Buongiorno, ho acquistato tramite il sito openferry un biglietto andata e ritorno per Procida con scooter con la compagnia Caremar. Sapevo del divieto di accedere con mezzi propri alle isole per i residenti nella regione Campania e infatti io ho la residenza in provincia di Bergamo.
Alla prenotazione mi è stata chiesta solo il numero di targa e da NESSUNA parte c’era scritto che avrei dovuto chiedere un permesso al comune di Procida, convinta che bastasse il numero di targa per risalire alla residenza che, ad ogni modo, è scritta sul libretto di circolazione.

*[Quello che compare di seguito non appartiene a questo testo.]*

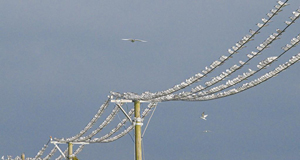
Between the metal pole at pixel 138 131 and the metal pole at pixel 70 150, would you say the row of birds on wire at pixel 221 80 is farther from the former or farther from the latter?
the metal pole at pixel 70 150

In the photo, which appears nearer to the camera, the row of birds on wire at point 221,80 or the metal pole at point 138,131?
the row of birds on wire at point 221,80

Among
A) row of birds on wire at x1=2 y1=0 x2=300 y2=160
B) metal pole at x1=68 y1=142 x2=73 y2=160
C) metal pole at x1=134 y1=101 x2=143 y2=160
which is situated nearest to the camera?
row of birds on wire at x1=2 y1=0 x2=300 y2=160

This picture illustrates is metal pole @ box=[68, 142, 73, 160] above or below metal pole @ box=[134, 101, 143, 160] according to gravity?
above

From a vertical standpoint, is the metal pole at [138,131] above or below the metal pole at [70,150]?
below

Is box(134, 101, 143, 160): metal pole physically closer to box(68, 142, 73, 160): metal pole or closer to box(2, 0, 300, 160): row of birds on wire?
box(2, 0, 300, 160): row of birds on wire

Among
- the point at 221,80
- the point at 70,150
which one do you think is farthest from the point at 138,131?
the point at 70,150

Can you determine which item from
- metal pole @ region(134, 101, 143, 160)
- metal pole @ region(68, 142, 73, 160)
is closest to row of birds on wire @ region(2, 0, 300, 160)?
metal pole @ region(134, 101, 143, 160)

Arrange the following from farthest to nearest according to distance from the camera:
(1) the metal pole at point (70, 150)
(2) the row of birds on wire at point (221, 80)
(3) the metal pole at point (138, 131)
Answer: (1) the metal pole at point (70, 150)
(3) the metal pole at point (138, 131)
(2) the row of birds on wire at point (221, 80)

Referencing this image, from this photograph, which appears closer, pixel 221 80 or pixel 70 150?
pixel 221 80

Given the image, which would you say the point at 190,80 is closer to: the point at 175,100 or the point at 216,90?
the point at 216,90

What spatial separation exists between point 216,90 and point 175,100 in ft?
16.7

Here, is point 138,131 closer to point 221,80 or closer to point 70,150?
point 221,80

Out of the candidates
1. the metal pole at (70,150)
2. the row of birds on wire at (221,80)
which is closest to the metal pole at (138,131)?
the row of birds on wire at (221,80)

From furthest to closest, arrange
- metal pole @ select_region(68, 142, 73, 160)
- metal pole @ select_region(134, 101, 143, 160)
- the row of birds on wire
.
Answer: metal pole @ select_region(68, 142, 73, 160) → metal pole @ select_region(134, 101, 143, 160) → the row of birds on wire
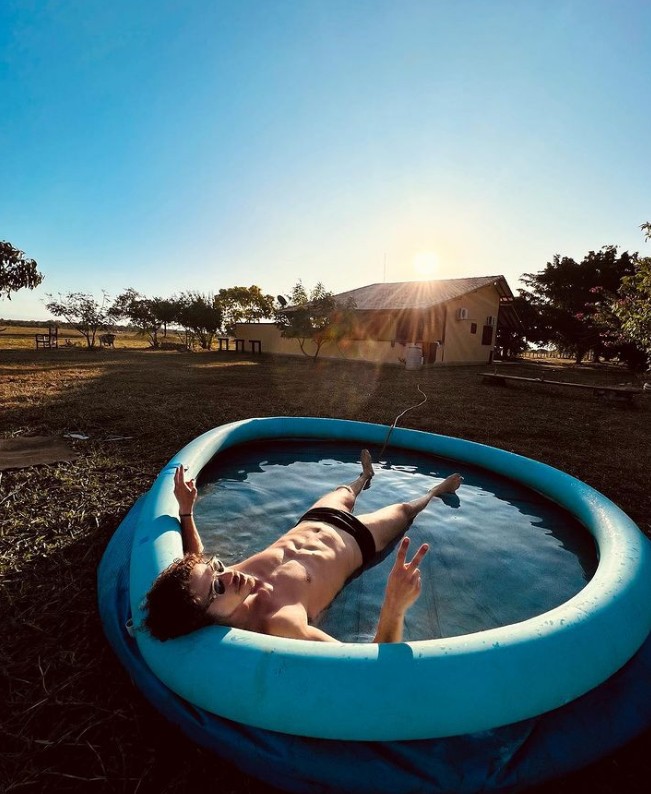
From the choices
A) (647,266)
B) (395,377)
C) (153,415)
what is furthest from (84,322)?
(647,266)

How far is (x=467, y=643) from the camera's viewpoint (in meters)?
1.65

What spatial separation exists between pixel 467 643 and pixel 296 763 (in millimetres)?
774

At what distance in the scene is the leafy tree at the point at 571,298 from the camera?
2936 cm

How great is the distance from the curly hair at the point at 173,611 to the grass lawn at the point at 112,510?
408mm

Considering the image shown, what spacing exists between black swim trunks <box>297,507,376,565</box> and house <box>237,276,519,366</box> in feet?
56.5

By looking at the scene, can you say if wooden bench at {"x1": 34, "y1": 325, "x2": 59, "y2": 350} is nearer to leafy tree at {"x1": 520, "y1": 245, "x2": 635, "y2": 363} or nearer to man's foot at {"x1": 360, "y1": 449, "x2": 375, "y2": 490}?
man's foot at {"x1": 360, "y1": 449, "x2": 375, "y2": 490}

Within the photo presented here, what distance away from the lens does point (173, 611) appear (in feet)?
5.79

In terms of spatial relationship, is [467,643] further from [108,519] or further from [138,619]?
[108,519]

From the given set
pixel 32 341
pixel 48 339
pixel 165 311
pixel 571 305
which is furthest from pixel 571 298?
pixel 32 341

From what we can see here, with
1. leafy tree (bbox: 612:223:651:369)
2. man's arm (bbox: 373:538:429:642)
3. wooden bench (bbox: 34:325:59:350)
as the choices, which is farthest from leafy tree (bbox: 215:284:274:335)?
man's arm (bbox: 373:538:429:642)

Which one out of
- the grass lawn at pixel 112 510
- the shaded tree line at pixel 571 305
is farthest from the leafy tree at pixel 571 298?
the grass lawn at pixel 112 510

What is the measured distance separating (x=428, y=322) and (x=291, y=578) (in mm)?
20777

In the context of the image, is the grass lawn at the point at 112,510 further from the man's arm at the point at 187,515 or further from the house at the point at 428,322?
the house at the point at 428,322

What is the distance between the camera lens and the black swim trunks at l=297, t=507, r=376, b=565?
10.5ft
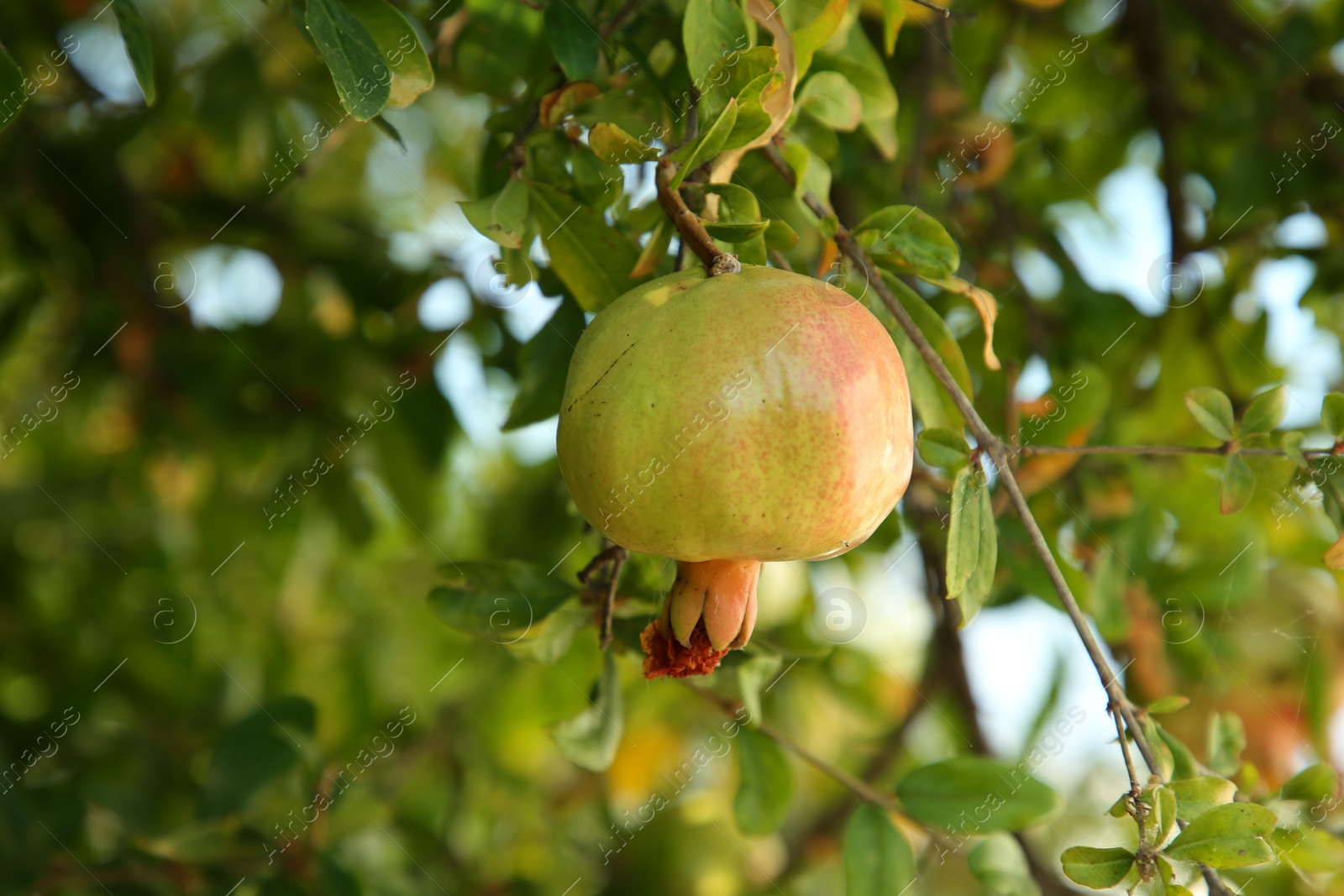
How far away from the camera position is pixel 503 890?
2.01 metres

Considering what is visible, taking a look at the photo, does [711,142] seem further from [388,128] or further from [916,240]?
[388,128]

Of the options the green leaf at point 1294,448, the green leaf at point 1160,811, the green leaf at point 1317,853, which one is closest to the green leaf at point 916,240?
the green leaf at point 1294,448

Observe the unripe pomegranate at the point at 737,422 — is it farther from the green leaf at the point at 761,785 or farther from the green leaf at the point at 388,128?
the green leaf at the point at 761,785

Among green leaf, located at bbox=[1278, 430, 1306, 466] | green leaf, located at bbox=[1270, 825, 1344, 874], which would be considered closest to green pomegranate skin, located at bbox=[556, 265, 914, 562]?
green leaf, located at bbox=[1278, 430, 1306, 466]

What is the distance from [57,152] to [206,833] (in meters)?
1.31

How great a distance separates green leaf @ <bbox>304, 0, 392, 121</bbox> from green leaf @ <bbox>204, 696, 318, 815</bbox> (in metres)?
0.95

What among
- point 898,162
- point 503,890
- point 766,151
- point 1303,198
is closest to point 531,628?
point 766,151

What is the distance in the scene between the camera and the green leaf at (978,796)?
3.77ft

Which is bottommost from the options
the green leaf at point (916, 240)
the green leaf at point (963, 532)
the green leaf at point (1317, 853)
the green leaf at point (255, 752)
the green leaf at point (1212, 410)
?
the green leaf at point (1317, 853)

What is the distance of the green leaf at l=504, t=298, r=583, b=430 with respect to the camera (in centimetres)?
113

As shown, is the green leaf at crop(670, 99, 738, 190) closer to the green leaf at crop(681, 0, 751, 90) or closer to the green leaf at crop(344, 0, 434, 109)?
the green leaf at crop(681, 0, 751, 90)

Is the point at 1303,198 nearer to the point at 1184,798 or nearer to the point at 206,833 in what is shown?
the point at 1184,798

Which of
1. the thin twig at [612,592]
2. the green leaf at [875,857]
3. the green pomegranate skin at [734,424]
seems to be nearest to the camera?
the green pomegranate skin at [734,424]

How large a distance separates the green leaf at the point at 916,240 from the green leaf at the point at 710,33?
7.2 inches
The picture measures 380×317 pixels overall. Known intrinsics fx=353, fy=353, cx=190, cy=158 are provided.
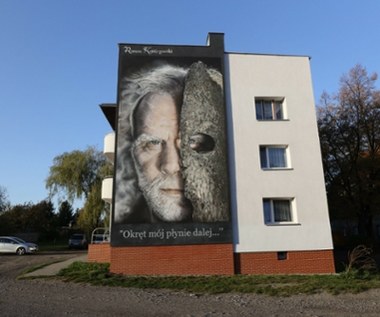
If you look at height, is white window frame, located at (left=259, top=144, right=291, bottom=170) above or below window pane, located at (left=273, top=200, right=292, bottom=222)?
above

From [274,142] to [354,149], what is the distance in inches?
637

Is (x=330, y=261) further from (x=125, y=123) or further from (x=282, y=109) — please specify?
(x=125, y=123)

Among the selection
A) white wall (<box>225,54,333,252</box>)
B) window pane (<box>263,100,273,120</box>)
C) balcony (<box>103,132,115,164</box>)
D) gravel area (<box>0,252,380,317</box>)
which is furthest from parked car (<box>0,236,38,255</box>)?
window pane (<box>263,100,273,120</box>)

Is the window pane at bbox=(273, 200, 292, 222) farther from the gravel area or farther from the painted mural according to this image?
the gravel area

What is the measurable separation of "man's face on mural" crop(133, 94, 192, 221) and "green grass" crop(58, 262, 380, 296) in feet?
9.95

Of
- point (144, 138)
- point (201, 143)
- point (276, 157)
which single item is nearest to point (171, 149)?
point (144, 138)

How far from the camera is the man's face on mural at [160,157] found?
52.7 ft

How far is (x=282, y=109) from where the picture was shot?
1858 cm

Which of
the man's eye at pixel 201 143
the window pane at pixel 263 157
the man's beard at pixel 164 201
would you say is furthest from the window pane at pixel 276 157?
the man's beard at pixel 164 201

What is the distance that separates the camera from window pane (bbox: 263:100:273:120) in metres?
18.5

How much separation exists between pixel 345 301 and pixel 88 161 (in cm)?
3119

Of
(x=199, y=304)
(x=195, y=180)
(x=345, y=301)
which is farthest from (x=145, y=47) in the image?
(x=345, y=301)
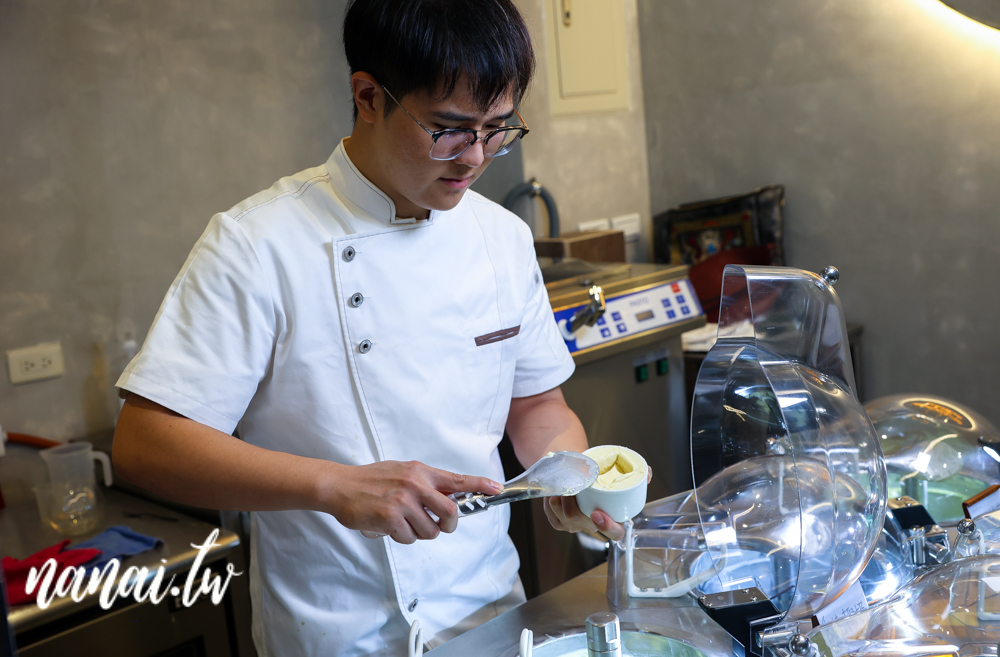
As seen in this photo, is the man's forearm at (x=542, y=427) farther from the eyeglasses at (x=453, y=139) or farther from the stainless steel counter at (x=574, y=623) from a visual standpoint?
the eyeglasses at (x=453, y=139)

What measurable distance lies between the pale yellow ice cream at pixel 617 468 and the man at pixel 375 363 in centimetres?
6

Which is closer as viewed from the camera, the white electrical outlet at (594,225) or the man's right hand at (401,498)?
the man's right hand at (401,498)

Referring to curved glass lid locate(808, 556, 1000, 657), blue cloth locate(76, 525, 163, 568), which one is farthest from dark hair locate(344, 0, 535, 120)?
blue cloth locate(76, 525, 163, 568)

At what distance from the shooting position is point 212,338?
117cm

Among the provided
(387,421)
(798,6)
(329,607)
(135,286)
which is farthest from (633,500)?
(798,6)

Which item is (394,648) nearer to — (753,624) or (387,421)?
(387,421)

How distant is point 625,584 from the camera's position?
116 centimetres

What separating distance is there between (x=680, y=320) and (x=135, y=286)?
1.72 m

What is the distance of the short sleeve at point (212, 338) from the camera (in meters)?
1.14

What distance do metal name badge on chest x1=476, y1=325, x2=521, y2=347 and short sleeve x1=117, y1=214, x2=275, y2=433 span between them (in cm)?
36

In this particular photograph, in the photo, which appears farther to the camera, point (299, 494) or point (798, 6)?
point (798, 6)

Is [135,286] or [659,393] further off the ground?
[135,286]

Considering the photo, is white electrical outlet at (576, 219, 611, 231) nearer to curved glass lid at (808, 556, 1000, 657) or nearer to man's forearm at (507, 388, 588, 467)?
man's forearm at (507, 388, 588, 467)

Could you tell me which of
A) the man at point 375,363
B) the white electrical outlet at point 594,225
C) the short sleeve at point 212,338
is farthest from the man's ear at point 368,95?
the white electrical outlet at point 594,225
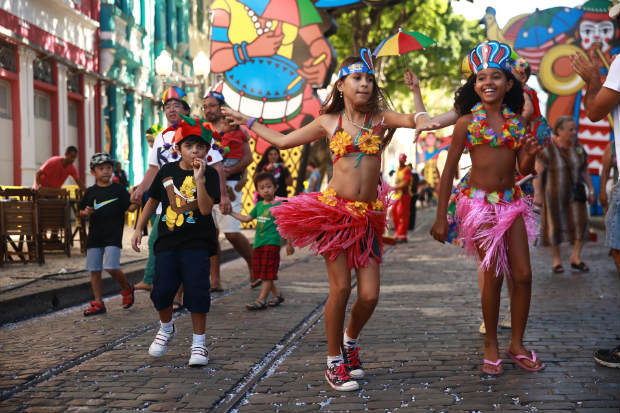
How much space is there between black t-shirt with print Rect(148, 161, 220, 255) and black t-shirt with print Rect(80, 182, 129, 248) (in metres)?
1.90

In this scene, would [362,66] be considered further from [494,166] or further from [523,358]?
[523,358]

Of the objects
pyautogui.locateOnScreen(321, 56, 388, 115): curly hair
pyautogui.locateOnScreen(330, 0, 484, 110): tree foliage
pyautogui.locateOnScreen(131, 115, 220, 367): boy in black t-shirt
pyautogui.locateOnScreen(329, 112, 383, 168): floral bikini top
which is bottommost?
pyautogui.locateOnScreen(131, 115, 220, 367): boy in black t-shirt

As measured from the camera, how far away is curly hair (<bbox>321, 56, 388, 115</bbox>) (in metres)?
4.99

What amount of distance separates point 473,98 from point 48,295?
4650 millimetres

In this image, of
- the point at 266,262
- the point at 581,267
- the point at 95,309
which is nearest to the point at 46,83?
the point at 95,309

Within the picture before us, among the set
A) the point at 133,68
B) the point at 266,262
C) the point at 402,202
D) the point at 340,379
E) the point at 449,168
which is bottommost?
the point at 340,379

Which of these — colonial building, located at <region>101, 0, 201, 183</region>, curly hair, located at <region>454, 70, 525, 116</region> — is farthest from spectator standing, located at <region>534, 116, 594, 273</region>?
colonial building, located at <region>101, 0, 201, 183</region>

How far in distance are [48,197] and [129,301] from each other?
519 cm

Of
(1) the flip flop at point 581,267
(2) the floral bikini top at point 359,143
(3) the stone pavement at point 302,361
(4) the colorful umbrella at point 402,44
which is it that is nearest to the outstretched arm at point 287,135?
(2) the floral bikini top at point 359,143

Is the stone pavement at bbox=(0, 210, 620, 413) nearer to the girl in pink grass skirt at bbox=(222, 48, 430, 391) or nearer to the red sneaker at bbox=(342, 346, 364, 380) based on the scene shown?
the red sneaker at bbox=(342, 346, 364, 380)

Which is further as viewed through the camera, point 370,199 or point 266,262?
point 266,262

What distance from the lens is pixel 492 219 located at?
504 centimetres

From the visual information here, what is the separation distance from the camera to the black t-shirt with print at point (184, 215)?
216 inches

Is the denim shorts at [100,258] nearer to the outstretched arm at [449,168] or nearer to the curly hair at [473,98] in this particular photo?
the outstretched arm at [449,168]
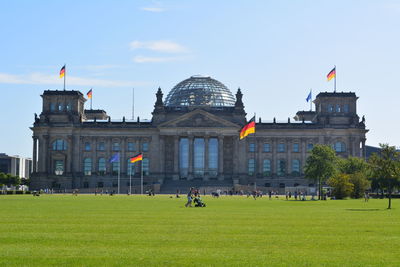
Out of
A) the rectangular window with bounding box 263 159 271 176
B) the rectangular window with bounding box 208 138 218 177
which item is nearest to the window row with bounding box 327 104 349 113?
the rectangular window with bounding box 263 159 271 176

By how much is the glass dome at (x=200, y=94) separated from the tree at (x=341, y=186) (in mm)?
65919

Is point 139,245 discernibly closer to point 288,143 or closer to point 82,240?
point 82,240

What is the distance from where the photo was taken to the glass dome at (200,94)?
153m

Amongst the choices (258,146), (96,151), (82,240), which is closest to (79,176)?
(96,151)

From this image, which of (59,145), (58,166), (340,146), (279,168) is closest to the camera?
(340,146)

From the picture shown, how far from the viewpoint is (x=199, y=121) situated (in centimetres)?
→ 14412

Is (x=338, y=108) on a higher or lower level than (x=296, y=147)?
higher

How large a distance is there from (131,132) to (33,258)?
12837cm

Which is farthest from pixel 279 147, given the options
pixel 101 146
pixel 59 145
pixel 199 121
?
pixel 59 145

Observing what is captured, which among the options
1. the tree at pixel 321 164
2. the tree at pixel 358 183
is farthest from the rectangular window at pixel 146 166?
the tree at pixel 358 183

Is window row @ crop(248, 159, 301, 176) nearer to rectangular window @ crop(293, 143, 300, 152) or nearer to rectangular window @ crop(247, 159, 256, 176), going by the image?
rectangular window @ crop(247, 159, 256, 176)

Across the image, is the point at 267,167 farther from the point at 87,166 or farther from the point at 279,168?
the point at 87,166

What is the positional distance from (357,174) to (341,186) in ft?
21.4

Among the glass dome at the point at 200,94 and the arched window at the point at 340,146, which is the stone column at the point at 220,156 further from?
the arched window at the point at 340,146
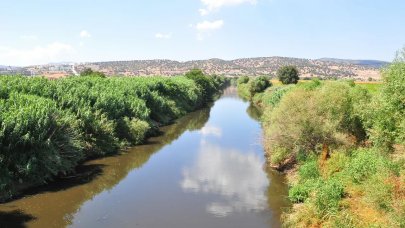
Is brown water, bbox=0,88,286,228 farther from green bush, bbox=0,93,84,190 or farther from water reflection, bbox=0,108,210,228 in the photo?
green bush, bbox=0,93,84,190

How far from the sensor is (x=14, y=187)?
100ft

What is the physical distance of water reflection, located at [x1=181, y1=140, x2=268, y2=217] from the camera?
3023 centimetres

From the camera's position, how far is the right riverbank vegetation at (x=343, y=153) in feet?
70.3

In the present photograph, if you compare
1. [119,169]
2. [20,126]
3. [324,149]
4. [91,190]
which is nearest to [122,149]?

Arrivata al check-in al desk nulla mi è stato detto e, sorpresa, sono stata bloccata proprio all’imbarco!
Ho dovuto correre di nuovo a desk e litigare letteralmente con gli addetti scortesi e totalmente anti-empatici. Ho dovuto correre sotto il sole per trovare un parcheggio custodito dove lasciare il mio scooter per non perdere il traghetto e per non perdere la prenotazione della casa a Procida.
Ho pagato 20,80€ a tratta per lo scooter per poi doverlo lasciare in un parcheggio a pagamento al costo di 55€ (ho la ricevuta).
Ho contattato subito il servizio clienti Caremar (irraggiungibile telefonicamente) il quale ovviamente mi ha prontamente rimbalzato a OpenFerry a cui, comunque, avevo già scritto.
Ho chiesto il rimborso per la tratta andata e ritorno dello scooter e il rimborso per il parcheggio che sono stata costretta a pagare. quindi che mi venga non solo rimborsato il biglietto per lo scooter che non ho potuto imbarcare perché DA NESSUNA PARTE c’era scritto che avrei dovuto chiedere un permesso al comune di Procida. Ho anche ricontrollato sul sito di openferry e non c’è scritto assolutamente nulla a riguardo, quindi io come potevo saperlo? Se non si possono imbarcare i mezzi propri perché allora permettere che vengano venduti i biglietti? Sto ancora aspettando che sia openferry sia Caremar mi dia una risposta altrimenti sarò costretta a rivolgermi al mio legale.